Patrouille Breitling
650 km/h Chrono
Seule patrouille aérienne civile du monde équipée d’avions à réaction, le Breitling Jet Team va se produire dans plus de 40 meetings cette saison. Avec une nouveauté : un sixième jet pour un show très spectaculaire. Découverte.
Aéroport de Dijon Longvic. 11 h du matin. Au bout de la piste 36, les six « L39C Albatros » bleu et jaune de la patrouille Breitling s’alignent. Vérification des instruments, plein gaz, lâché des freins, accélération, décollage, à peine le temps de dire « ouf » et les paysages de Bourgogne glissent sous les ailes à près de 650 km/h. Cap sur la zone d’entraînement, un vieux terrain d’aviation désaffecté. Aujourd’hui, c’est l’une des dernières répétitions avant le début de saison. Pas question d’approximation. Le programme est dense : les figures, pas moins de 22 au total, doivent s’enchaîner à un rythme soutenu pour tenir les 18 minutes prévues pour la démonstration officielle. Dès la première figure, la couleur est annoncée. Les avions cabrent brutalement, la terre disparaît sous les ailes. Irrésistiblement, le corps est écrasé contre le siège éjectable. 3G, 4G, le souffle devient court, la combinaison anti-G se gonfle à bloc. 5 G, la tête se tasse dans les épaules, la vision commence à s’obscurcir, prélude au « voile noir » : on comprime les abdominaux et les cuisses au maximum, histoire d’éviter que le sang quitte la tête ou c’est la perte de conscience assurée. Barriques, loopings, éclatements… les évolutions sont de plus en plus musclées, l’altimètre s’affole, le ciel et la terre se confondent. A la radio, des ordres brefs fusent : « fumigènes, top ! virage gauche, top !». Sous le casque, ça transpire à grosses gouttes. Il y a de quoi. Avec les violentes accélérations verticales (les G), on a la désagréable sensation d’avoir l’estomac dans les chaussettes. Percussions, rassemblements, changements de formation, le programme se poursuit sans répit. Dans certaines phases, les ailes se frôlent à moins de 3 mètres ; devant, la tuyère de l’avion du leader est tellement proche qu’on en a presque chaud. Dernière prise de vitesse, la terre surgit à une allure vertigineuse, ultime manœuvre : « éclatement final ! top !, top ! et top ! ».
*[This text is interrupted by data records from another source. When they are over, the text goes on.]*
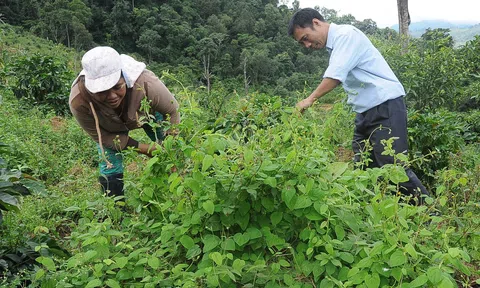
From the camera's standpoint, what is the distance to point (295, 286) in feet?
5.52

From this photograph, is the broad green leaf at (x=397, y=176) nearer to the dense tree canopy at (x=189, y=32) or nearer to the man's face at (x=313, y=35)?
the man's face at (x=313, y=35)

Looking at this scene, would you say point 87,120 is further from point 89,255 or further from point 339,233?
point 339,233

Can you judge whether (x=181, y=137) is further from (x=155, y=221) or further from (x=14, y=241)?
(x=14, y=241)

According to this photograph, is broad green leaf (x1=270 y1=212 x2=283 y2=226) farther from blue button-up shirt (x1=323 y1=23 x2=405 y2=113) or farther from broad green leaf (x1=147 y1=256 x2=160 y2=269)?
blue button-up shirt (x1=323 y1=23 x2=405 y2=113)

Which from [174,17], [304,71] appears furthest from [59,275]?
[174,17]

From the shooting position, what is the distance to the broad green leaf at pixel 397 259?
1.49 m

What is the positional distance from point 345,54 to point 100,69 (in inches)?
63.8

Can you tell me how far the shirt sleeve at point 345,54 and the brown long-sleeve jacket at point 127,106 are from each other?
1087mm

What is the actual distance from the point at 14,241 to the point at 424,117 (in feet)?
12.0

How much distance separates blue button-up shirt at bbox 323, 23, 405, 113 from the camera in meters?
3.00

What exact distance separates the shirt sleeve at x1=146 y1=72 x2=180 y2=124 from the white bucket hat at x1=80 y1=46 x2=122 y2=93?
0.31 m

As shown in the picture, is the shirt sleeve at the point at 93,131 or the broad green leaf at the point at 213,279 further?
the shirt sleeve at the point at 93,131

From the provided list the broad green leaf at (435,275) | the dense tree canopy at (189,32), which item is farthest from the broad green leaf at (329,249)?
the dense tree canopy at (189,32)

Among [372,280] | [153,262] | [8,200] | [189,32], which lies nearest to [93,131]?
[8,200]
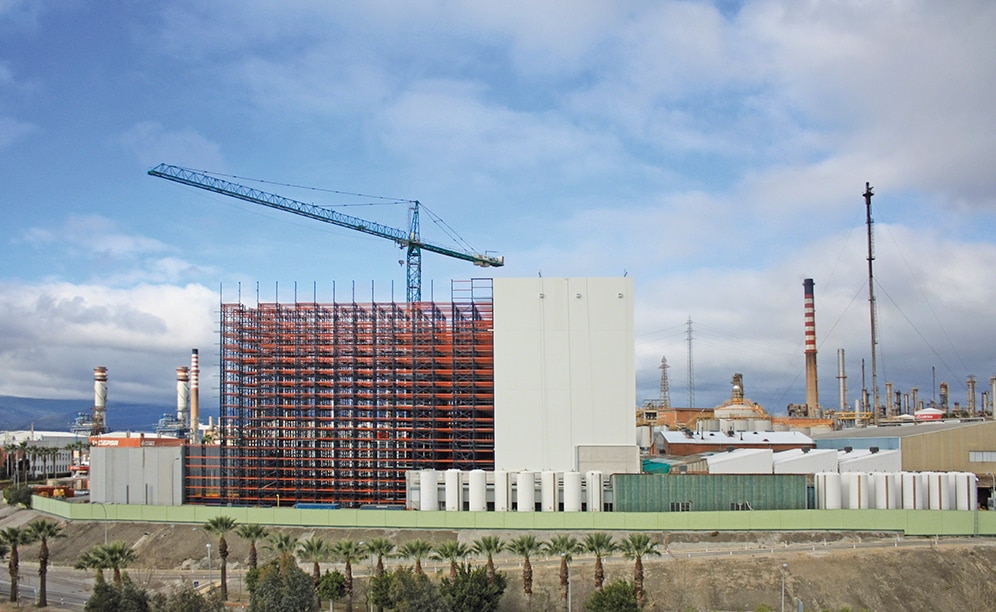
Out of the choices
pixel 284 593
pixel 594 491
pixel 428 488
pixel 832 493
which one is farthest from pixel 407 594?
pixel 832 493

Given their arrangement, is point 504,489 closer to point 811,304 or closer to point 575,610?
point 575,610

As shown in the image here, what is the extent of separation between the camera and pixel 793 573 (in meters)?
64.2

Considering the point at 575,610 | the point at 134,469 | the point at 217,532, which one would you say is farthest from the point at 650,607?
the point at 134,469

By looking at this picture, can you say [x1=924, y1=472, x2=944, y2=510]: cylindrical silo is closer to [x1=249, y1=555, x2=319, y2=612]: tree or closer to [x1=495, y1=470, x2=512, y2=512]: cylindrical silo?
[x1=495, y1=470, x2=512, y2=512]: cylindrical silo

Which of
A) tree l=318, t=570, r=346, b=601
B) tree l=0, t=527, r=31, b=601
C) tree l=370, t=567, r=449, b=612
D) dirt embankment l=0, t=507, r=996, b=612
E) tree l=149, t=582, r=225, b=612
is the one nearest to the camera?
tree l=149, t=582, r=225, b=612

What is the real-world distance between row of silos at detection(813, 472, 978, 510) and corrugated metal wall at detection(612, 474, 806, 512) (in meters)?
2.29

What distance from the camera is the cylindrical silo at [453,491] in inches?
3169

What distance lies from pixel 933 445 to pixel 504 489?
4594cm

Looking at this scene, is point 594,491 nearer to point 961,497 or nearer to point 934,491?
point 934,491

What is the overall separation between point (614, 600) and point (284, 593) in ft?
66.3

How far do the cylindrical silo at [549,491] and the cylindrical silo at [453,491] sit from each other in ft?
25.4

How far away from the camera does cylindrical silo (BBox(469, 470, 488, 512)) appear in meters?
80.1

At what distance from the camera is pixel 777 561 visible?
65.8 meters

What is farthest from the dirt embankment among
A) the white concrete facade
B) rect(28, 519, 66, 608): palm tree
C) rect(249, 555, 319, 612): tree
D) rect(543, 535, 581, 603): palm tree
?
the white concrete facade
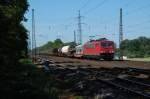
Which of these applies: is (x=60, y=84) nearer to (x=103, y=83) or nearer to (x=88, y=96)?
(x=103, y=83)

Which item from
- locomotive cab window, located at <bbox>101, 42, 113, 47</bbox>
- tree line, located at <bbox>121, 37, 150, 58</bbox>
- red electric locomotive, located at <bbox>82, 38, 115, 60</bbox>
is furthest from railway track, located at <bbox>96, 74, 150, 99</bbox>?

Si, vu d’en bas, une démo des Breitling ressemble à un beau ballet bien réglé, mélange de figures élégantes, de glisse fluide et de puissance maîtrisée, à l’intérieur du cockpit, il en va autrement. Harnaché, brutalisé, soumis à des accélérations de 4 à 5 G en continu, 7 à 8 G dans les passages plus délicats, chaque pilote lutte, hyper-concentré, pour garder à chaque instant sa position dans le groupe. Un show aérien, c’est une chorégraphie en trois dimensions, un ballet mécanique millimétré qui nécessite un entraînement rigoureux tout au long de l’année. Une fraction de seconde d’inattention, un oubli dans les enchaînements et les conséquences peuvent s’avérer dramatiques. Aussi, avant chaque vol, toutes les figures sont répétées et mémorisées au cours d’un briefing préalable au sol. Puis débriefées minutieusement sur vidéo au retour. « Evoluer sur de beaux avions, ça ne suffit pas. Le public se lasse vite. Il faut tenir le rythme et faire des évolutions parfaites », explique Jacques Bothelin, fondateur et leader de la patrouille Breitling. Avec plus de 2800 démonstrations au compteur – un record du monde – Jacques sait parfaitement de quoi il parle : « piloter des jets nécessite beaucoup de doigté et d’expérience, surtout avec un avion comme le L39 qui ne possède pas de commandes de vol assistées par hydraulique. Vitesse, altitude, proximité des avions : outre la qualité de la démonstration, la sécurité est notre principale préoccupation. Il faut à tout prix minimiser les risques. » Et avoir de la chance. Il y a quelques jours, au cours d’un entraînement, Jacques Bothelin à percuté des oiseaux. Résultats : un pare-brise pulvérisé, de sérieux hématomes sur la poitrine, des points de sutures sur le visage. « Il m’a fallu au moins dix secondes pour réaliser ce qui venait de m’arriver, dix autres pour voir que tout allait bien, et plusieurs jours pour récupérer physiquement. Mais bon, plus de peur que de mal… ».